### The exercise
Decide whether each statement agrees with the chess annotations below. (a) The games between Steinitz and Mackenzie in New York were played in February 1883. (b) Steinitz played his gambit again later in the London tournament. (c) R. Steel first suggested the move that checks alternately at h4 and e7. For each, answer yes or no and quote the deciding words.

### Source passage
Mackenzie: A departure from the recognized line of play which is 4...Qh4+.
International: Usually 4...Qh4+ is here played at once and then, followed by 5...d5, which is a mere transposition of the two moves.
Mackenzie: He might also have taken 5.Bxf4, but as the next move leads into the usual variations of the gambit, with which Mr. Steinitz is thoroughly conversant, he no doubt exercised sound judgment in preferring it.
5...Qh4+ 6.Ke2 Qe7+
International: In our first volume, January number, p. 19, will be found an excellent example of the attacks and counter-attacks, with some analysis, by 6...Bg4+, at this point, in a game between Messrs. R. Steel and R. M. Ross, of Calcutta. The move in the text was first suggested by the Rev. G. A. McDonnell, of London, and is made with the view of checking alternately at h4 and e7, and to draw by perpetual check.
7.Kf2 Qh4+ 8.g3
Mackenzie: In one of a series of games played between Messrs. Steinitz and Mackenzie, in New-York, in February, 1883, the former was content to accept the draw brought about by 7...Qh4+ and 8...Qe7+.
8...fxg3+ 9.Kg2
Mackenzie: But since then, we believe, he has analyzed the opening more carefully, and is now of the opinion that the interposition of the pawn can be ventured upon not only with safety but with advantage. The position is a remarkable one, full of interesting possibilities, and it will be regretted by the chess-playing public that Mr. Steinitz did not give his pet opening a trial somewhat earlier in the match.
Mackenzie: We look upon this as an error, and the primary cause of Black's losing the game. 9...Bd6 was successfully played against Mr. Steinitz by both Messrs. Englisch and Chigorin in the great London Tournament of 1883, and appears to be the only move by which Black can hold his own against the attack with which he is menaced. It in answer to 9...Bd6 White captures 10.dxc6 Black replies with 10...gxh2 threatening mate winning back his piece.
Monthly: The text move was recommended in the Chess-Monthly, Vol. IV., p. 243, in the notes to a game between Steinitz v. Mackenzie. In the late London International Tournament both Englisch and Chigorin played successfully against Steinitz 9...Bd6. Whether the text move is superior remains an open question at present. The balance of favour seems to rest with 9...Bd6, and as a matter of fact Steinitz never played his gambit again in the tournament mentioned. However, Mr. R. Steel, of Calcutta, no mean authority on the subject, believes the gambit do be sound, and illustrates it as follows (Book of the Tournament, p. 61): 9...Bd6 10.Qe1+ Nce7 11.hxg3 Qxd4 12.Nf3 Qb6 13.Be3 Qxb2 14.Bd3 Bb4 15.Bd4 f6 16.Rb1 Bxc3 17.Bxc3 Qxa2 18.Rb5, with a strong attack.

### Dataset rows
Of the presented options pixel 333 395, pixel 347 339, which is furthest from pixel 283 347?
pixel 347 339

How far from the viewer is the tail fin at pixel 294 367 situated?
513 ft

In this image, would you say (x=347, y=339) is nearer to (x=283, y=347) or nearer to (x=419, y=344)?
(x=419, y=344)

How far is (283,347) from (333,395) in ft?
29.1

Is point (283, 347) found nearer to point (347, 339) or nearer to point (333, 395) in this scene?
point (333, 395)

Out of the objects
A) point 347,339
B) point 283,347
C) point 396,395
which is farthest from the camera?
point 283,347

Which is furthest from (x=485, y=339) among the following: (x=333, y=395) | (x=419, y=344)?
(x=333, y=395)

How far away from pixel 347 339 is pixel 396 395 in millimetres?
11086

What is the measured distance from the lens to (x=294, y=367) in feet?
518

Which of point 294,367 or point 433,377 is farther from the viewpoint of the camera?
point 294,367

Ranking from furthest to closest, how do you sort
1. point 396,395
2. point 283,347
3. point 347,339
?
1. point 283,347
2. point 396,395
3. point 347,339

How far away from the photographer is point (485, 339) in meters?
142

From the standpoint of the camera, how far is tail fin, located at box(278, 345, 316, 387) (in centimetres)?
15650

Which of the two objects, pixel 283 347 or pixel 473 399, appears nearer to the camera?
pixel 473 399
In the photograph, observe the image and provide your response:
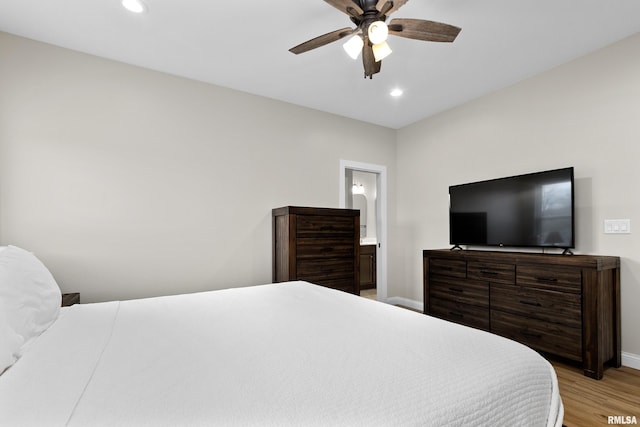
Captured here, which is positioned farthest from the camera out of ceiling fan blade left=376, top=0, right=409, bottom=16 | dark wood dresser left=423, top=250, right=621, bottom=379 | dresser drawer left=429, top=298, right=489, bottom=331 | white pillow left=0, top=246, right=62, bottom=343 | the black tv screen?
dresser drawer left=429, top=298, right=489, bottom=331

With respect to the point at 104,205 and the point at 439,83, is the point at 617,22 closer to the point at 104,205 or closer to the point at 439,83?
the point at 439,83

### Exercise result
(a) Yes: "played between Messrs. Steinitz and Mackenzie, in New-York, in February, 1883"
(b) No: "Steinitz never played his gambit again in the tournament mentioned"
(c) No: "The move in the text was first suggested by the Rev. G. A. McDonnell, of London"